**GOAL:** Restate the complete material exactly.

Spatial question records:
········
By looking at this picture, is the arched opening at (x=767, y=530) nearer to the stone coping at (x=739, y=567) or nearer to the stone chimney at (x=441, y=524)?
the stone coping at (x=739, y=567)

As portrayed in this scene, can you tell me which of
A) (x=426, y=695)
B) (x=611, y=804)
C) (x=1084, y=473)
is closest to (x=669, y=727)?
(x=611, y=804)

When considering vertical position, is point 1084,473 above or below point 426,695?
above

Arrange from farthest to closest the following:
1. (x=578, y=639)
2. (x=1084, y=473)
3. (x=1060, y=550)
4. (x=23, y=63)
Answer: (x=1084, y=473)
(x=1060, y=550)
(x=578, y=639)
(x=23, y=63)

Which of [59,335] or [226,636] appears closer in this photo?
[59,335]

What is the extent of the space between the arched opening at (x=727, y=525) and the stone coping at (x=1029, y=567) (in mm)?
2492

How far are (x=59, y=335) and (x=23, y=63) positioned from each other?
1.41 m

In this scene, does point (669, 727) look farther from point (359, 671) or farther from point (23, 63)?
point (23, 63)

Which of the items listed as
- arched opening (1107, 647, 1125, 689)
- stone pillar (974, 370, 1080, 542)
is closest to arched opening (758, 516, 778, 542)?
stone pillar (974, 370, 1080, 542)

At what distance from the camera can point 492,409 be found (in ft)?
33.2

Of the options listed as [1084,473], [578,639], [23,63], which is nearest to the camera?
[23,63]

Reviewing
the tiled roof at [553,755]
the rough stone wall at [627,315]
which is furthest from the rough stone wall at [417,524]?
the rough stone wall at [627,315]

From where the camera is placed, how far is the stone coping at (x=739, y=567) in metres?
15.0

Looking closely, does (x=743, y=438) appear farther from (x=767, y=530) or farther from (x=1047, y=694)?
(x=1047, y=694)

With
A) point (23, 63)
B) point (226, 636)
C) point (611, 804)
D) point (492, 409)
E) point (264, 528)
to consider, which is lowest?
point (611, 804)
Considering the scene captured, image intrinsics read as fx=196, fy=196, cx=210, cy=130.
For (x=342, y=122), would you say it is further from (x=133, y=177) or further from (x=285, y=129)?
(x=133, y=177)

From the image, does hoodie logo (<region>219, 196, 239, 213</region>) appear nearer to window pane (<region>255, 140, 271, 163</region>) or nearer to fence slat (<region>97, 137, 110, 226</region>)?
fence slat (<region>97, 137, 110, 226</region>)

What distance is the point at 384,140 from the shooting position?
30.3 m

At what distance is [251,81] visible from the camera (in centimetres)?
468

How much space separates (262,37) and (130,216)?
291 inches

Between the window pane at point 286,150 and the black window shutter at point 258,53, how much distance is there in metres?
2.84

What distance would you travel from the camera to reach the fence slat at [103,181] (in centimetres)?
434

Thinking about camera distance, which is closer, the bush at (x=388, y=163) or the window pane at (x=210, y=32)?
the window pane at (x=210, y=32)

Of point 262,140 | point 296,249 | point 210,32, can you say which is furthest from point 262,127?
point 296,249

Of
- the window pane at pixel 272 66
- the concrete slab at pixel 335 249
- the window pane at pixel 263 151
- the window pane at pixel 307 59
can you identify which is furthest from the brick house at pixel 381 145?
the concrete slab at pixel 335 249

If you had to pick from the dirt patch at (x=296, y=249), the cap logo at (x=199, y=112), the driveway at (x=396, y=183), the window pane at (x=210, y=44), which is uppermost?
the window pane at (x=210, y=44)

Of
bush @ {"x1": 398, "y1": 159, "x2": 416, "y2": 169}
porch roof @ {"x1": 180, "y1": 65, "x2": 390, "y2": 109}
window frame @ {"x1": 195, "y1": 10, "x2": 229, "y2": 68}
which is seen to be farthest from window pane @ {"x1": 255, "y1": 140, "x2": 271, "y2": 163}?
········
**RIGHT ANSWER:**
By looking at this picture, is the arched opening at (x=767, y=530) nearer to the stone coping at (x=739, y=567) or nearer to the stone chimney at (x=441, y=524)?
the stone coping at (x=739, y=567)

As portrayed in this scene, can you tell me which of
A) (x=426, y=695)
B) (x=611, y=804)
C) (x=1084, y=473)
is closest to (x=669, y=727)?
(x=611, y=804)

When considering vertical position, is point 1084,473 above or below point 426,695?
above

Arrange from farthest to closest the following:
1. (x=578, y=639)
2. (x=1084, y=473)
3. (x=1060, y=550)
4. (x=23, y=63)
Answer: (x=1084, y=473)
(x=1060, y=550)
(x=578, y=639)
(x=23, y=63)

Which of [59,335] or [226,636] appears closer in this photo?
[59,335]

What is the extent of the space between the arched opening at (x=727, y=525) and the stone coping at (x=1029, y=567) (in mm)?
2492

How far are (x=59, y=335) and (x=23, y=63) positioned from each other?
1.41 m

In this scene, does point (669, 727) look farther from point (359, 671) or farther from point (23, 63)?
point (23, 63)

Which of the items listed as
- arched opening (1107, 647, 1125, 689)
- stone pillar (974, 370, 1080, 542)
is closest to arched opening (758, 516, 778, 542)?
stone pillar (974, 370, 1080, 542)

At what distance from the camera can point 492,409 be found (in ft)?
33.2

Of the options listed as [1084,473], [578,639], [23,63], which is nearest to the camera?
[23,63]

Reviewing
the tiled roof at [553,755]
the rough stone wall at [627,315]
which is furthest from the rough stone wall at [417,524]?
the rough stone wall at [627,315]

From where the camera is placed, how far is the stone coping at (x=739, y=567) in metres?
15.0

Looking closely, does (x=743, y=438) appear farther from (x=767, y=530) or farther from (x=1047, y=694)?
(x=1047, y=694)

With
A) point (23, 63)
B) point (226, 636)
C) point (611, 804)
D) point (492, 409)
E) point (264, 528)
to consider, which is lowest?
point (611, 804)
Considering the scene captured, image intrinsics read as fx=196, fy=196, cx=210, cy=130.
For (x=342, y=122), would you say it is further from (x=133, y=177) or further from (x=285, y=129)?
(x=133, y=177)

From the image, does hoodie logo (<region>219, 196, 239, 213</region>) appear nearer to window pane (<region>255, 140, 271, 163</region>) or nearer to fence slat (<region>97, 137, 110, 226</region>)?
fence slat (<region>97, 137, 110, 226</region>)

What distance is the point at 384,140 from the shooting position?
30.3 m

At what distance is [251,81] visible from the camera (in centimetres)?
468

How much space separates (262,37) and (130,216)?
291 inches

Between the window pane at point 286,150 and the black window shutter at point 258,53, how much distance is there in metres?
2.84

What distance would you travel from the camera to reach the fence slat at [103,181] (in centimetres)?
434

Thinking about camera distance, which is closer, the bush at (x=388, y=163) or the window pane at (x=210, y=32)?
the window pane at (x=210, y=32)

Of point 262,140 | point 296,249 | point 210,32, can you say which is furthest from point 262,127?
point 296,249

Of
- the window pane at pixel 272 66
- the concrete slab at pixel 335 249
- the window pane at pixel 263 151
- the window pane at pixel 307 59
can you identify which is furthest from the brick house at pixel 381 145?
the concrete slab at pixel 335 249

If you had to pick from the dirt patch at (x=296, y=249), the cap logo at (x=199, y=112), the driveway at (x=396, y=183), the window pane at (x=210, y=44), which is uppermost?
the window pane at (x=210, y=44)

Of
bush @ {"x1": 398, "y1": 159, "x2": 416, "y2": 169}
porch roof @ {"x1": 180, "y1": 65, "x2": 390, "y2": 109}
window frame @ {"x1": 195, "y1": 10, "x2": 229, "y2": 68}
which is seen to be farthest from window pane @ {"x1": 255, "y1": 140, "x2": 271, "y2": 163}?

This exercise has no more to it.